Other property problems: As the insurance expired in early 2021, challenges from social media users to sneak into the property have given rise to intruders, according to the report.

“Obviously anything that falls under security will take precedence,” Lance said in his email. “For other projects, all of them are being evaluated on the basis of requirements to obtain occupancy certificate. If they are mandatory for occupancy certificate, they are getting priority.”

As Lance reports, sellers have more than $2 million in unpaid taxes and invoices for concrete, air conditioning, and scaffolding in the home.

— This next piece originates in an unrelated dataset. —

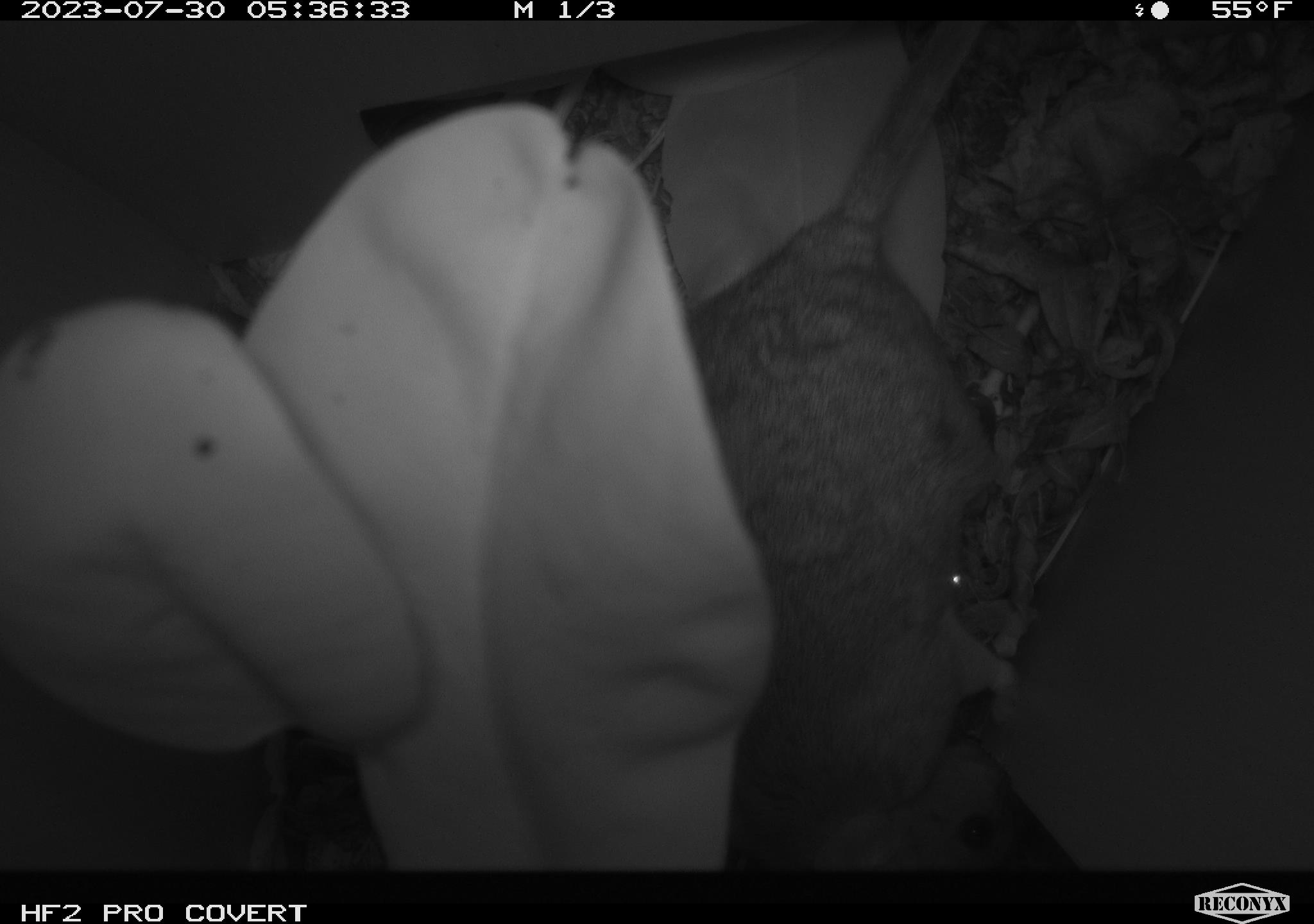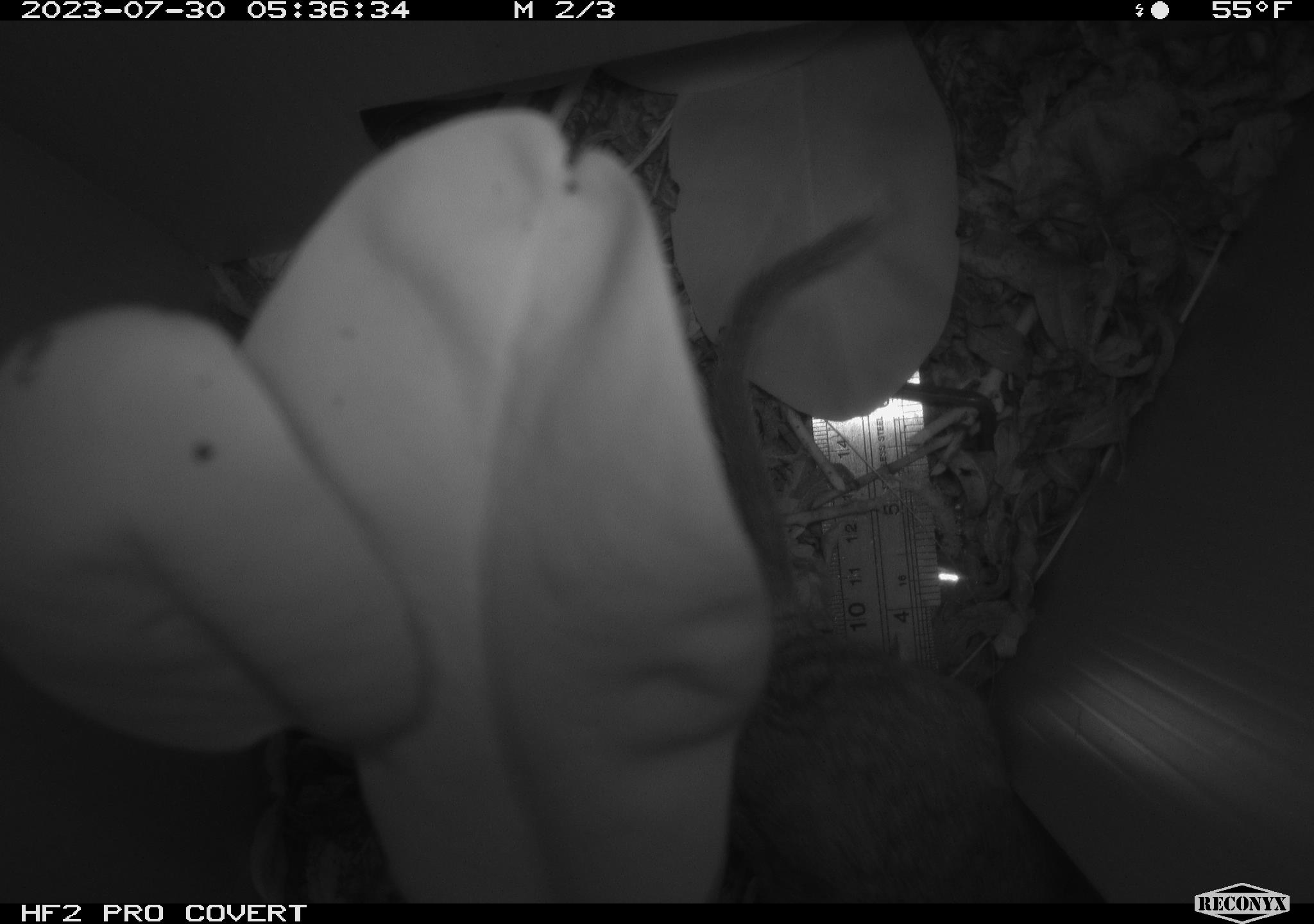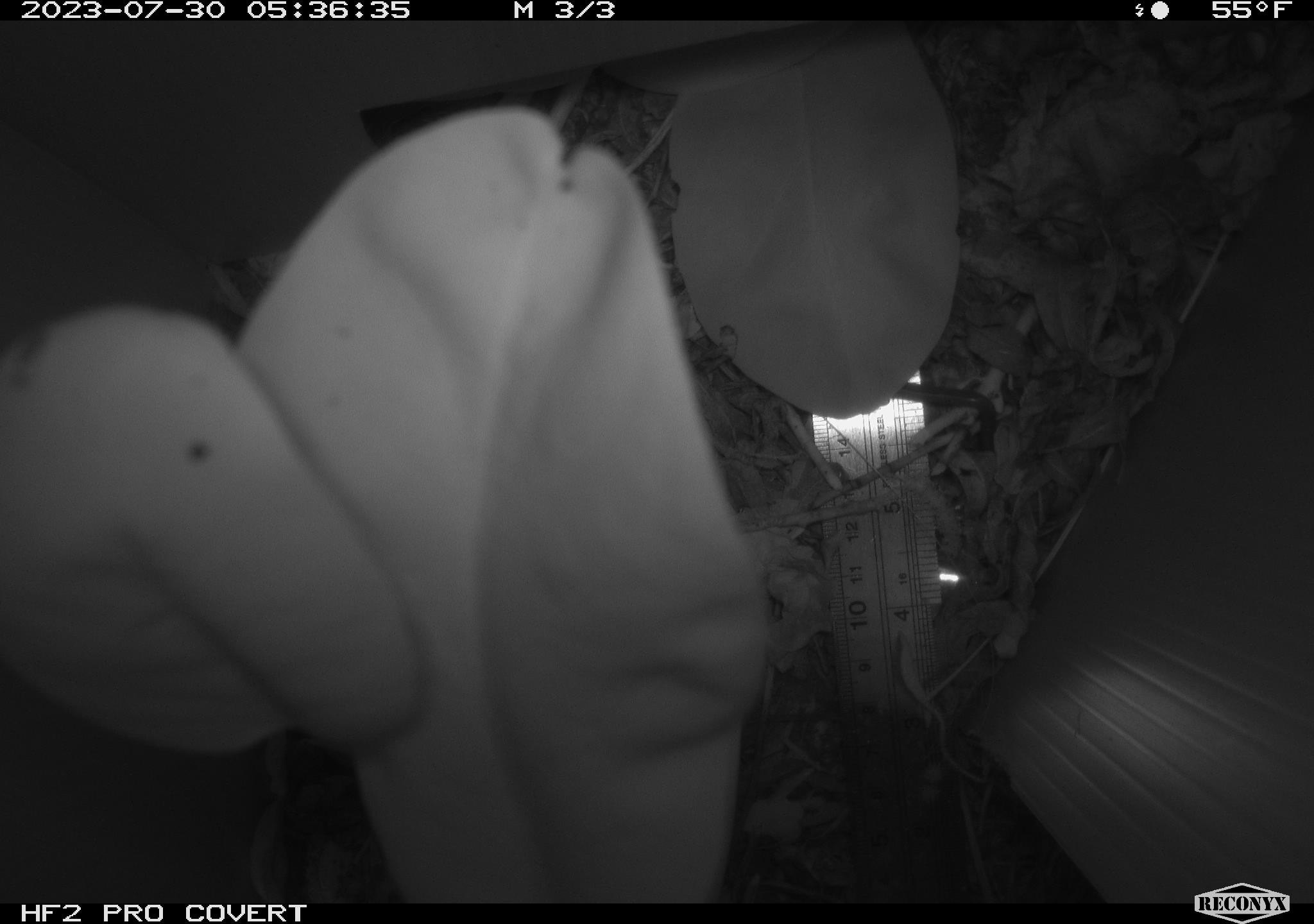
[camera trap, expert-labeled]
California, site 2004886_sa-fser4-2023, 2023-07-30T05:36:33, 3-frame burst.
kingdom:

“This is a very complex asset with some open issues,” Lens wrote in its report. “Currently, the focus is on developing a timeline and budget to obtain full insurance and secure the certificate of occupancy to maximize value and make the property more marketable.”

‘One’

Nearly a decade in the making, atop a hill in Bel Air, the home sits with views of the Los Angeles Basin. The spacious house has 20 bedrooms, including eight bedrooms for staff and a three bedroom guest house, about 6 elevators, a library, cigar room and candy room. two part home visit Posted on YouTube in April.

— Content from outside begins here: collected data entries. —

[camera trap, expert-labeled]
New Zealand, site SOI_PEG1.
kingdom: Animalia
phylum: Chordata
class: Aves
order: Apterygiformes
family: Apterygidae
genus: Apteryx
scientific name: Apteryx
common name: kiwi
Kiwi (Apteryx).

The home is promoted as a four-lane bowling alley, 50-seat movie theater, a putting green, wellness center and gym, beauty salon, juice bar, and tennis court.

Despite repeated regulations Teasing that the house is weeks away from being on the market, he never came.

Instead, over the past year, Niami has been rolling out other properties – at discounted prices.

Earlier this year, he sold the West Hollywood mansion for $26 millionThat’s significantly less than the previously reported asking price of $35 million, according to property records reported on Realtor.com. In April, he sold the Bel Air mansion. $36 million, according to Zillow, a little more than half of its original $65 million asking price in 2018.
Other default notices also came, including one on a $10 million debt on a home in the Hollywood Hills and another on a $23.4 million debt on a house in Bel Air. Los Angeles Times.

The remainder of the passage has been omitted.